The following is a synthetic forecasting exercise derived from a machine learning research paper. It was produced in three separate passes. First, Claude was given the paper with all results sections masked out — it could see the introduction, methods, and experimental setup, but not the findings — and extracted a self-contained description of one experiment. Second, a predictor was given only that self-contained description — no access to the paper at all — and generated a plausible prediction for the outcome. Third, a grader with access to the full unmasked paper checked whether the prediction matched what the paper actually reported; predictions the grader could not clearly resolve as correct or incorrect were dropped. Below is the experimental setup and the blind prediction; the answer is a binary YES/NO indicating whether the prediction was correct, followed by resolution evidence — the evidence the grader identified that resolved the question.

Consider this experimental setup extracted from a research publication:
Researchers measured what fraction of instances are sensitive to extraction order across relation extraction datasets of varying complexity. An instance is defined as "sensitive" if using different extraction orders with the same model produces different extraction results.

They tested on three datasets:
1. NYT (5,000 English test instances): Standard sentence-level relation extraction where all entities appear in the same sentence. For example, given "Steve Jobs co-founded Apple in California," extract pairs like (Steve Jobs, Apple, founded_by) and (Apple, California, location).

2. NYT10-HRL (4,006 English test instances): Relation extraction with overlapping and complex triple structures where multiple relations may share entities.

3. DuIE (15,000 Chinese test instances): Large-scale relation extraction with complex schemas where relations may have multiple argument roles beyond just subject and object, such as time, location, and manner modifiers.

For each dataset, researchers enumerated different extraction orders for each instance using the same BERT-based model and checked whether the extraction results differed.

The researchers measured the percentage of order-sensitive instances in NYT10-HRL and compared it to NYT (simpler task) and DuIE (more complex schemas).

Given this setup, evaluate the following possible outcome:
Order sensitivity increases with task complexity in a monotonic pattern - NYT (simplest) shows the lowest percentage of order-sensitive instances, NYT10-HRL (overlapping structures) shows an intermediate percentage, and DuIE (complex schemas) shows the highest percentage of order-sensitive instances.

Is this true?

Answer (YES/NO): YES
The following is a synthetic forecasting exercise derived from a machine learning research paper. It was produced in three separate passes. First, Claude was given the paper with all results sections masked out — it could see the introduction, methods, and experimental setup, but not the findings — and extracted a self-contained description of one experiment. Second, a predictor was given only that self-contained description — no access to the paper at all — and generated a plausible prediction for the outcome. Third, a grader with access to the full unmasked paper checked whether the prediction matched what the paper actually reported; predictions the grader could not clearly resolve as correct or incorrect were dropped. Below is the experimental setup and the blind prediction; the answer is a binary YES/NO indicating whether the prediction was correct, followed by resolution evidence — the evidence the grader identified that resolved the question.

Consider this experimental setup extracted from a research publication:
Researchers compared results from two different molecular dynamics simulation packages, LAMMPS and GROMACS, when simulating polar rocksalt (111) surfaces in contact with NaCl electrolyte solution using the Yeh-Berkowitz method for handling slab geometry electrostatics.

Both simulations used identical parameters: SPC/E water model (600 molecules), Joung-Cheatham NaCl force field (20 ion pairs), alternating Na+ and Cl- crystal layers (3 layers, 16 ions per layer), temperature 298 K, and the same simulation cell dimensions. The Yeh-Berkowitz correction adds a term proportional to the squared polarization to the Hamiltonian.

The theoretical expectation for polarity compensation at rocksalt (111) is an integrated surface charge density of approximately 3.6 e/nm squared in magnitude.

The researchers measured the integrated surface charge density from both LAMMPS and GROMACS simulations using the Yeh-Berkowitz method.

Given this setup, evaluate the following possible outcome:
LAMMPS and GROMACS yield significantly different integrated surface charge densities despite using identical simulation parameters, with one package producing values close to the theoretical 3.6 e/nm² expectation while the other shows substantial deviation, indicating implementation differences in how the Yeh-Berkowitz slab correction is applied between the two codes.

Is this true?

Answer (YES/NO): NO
§ §
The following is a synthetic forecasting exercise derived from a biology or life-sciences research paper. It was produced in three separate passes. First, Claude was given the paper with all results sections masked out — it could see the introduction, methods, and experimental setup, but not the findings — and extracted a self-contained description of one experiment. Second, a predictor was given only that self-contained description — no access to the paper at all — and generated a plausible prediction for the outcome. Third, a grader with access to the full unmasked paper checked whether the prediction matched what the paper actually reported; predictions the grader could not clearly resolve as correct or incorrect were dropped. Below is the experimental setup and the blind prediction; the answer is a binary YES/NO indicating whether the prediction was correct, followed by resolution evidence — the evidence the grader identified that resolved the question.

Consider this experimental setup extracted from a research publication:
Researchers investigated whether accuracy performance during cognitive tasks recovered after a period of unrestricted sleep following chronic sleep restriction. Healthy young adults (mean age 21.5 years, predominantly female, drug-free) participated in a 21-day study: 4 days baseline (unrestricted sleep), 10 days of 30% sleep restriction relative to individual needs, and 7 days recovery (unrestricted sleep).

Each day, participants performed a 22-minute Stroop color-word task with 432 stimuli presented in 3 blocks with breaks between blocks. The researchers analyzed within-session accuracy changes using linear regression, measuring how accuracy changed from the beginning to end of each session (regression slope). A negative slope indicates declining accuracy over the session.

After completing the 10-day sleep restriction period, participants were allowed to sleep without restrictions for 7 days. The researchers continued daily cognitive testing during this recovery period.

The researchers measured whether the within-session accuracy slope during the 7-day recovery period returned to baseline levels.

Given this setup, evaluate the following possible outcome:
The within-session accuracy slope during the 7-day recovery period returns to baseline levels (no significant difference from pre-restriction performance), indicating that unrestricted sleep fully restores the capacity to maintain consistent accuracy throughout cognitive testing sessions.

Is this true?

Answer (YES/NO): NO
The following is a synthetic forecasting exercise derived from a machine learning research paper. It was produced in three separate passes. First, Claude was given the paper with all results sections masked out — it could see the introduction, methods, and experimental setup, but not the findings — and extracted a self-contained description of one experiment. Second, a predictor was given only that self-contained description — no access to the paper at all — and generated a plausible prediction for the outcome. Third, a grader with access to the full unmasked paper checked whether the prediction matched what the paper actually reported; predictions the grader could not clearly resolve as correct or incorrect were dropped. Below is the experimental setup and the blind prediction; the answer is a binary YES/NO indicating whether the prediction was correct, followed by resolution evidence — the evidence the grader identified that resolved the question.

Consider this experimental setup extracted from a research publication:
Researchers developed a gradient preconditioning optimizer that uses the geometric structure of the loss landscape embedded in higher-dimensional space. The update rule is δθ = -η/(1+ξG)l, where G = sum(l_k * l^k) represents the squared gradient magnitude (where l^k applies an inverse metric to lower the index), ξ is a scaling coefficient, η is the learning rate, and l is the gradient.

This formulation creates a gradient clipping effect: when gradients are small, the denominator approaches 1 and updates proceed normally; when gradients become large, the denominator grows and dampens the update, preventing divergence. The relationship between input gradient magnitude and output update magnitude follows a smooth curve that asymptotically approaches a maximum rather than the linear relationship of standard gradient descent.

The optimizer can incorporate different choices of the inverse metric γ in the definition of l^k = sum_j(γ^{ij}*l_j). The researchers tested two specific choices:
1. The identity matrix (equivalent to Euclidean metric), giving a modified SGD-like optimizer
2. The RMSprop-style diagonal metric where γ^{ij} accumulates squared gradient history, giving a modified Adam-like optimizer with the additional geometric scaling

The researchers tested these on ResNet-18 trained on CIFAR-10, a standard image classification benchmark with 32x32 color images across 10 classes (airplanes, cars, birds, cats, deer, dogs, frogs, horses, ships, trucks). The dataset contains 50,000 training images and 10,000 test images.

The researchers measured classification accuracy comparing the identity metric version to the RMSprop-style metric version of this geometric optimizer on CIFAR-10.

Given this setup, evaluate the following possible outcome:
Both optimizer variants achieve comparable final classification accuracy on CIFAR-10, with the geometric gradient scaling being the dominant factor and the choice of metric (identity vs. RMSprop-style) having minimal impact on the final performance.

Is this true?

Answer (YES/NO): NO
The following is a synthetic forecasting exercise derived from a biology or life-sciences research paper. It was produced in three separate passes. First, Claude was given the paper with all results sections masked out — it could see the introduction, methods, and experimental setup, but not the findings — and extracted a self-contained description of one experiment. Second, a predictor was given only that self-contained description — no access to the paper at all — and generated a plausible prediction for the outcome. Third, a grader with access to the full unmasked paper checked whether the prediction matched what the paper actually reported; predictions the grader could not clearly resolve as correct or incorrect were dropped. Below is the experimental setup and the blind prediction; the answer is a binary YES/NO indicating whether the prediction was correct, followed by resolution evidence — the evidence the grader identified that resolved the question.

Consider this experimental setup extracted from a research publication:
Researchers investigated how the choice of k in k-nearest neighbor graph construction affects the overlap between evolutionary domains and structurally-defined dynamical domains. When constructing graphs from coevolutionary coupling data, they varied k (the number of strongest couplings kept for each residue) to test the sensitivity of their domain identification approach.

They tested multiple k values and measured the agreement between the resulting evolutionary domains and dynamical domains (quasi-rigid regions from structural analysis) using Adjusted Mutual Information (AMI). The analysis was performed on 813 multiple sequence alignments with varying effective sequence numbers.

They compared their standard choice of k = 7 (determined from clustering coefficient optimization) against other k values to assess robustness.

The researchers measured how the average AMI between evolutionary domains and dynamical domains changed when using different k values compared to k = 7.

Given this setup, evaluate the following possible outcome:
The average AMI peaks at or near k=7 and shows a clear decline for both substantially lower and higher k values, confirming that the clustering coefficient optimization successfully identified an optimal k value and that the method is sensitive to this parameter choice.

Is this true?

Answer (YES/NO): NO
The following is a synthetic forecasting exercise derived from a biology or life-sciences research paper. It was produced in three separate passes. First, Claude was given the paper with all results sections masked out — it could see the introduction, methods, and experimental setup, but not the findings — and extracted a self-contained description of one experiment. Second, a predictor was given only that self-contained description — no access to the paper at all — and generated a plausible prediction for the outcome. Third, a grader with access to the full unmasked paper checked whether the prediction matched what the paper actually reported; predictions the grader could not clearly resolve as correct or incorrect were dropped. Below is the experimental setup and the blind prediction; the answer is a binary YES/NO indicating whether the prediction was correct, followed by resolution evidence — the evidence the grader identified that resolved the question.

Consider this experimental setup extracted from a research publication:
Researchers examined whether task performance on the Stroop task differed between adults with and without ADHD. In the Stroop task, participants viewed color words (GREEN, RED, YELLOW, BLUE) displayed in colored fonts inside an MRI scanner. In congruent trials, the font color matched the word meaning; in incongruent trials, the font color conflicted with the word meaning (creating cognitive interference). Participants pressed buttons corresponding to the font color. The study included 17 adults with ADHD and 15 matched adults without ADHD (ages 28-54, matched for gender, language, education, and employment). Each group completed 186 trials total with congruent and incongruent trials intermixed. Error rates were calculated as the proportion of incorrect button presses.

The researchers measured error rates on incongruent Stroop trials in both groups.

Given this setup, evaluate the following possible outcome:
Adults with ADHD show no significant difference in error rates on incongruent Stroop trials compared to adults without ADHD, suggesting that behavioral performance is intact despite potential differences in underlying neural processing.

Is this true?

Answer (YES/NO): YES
§ §
● Work order:
Your task is to transcribe, with no changes, only the lines of the listing above that lie between the line holding "1. The identity" and the line holding "2. The RMSprop-style", inclusive.

● Problem solution:
1. The identity matrix (equivalent to Euclidean metric), giving a modified SGD-like optimizer
2. The RMSprop-style diagonal metric where γ^{ij} accumulates squared gradient history, giving a modified Adam-like optimizer with the additional geometric scaling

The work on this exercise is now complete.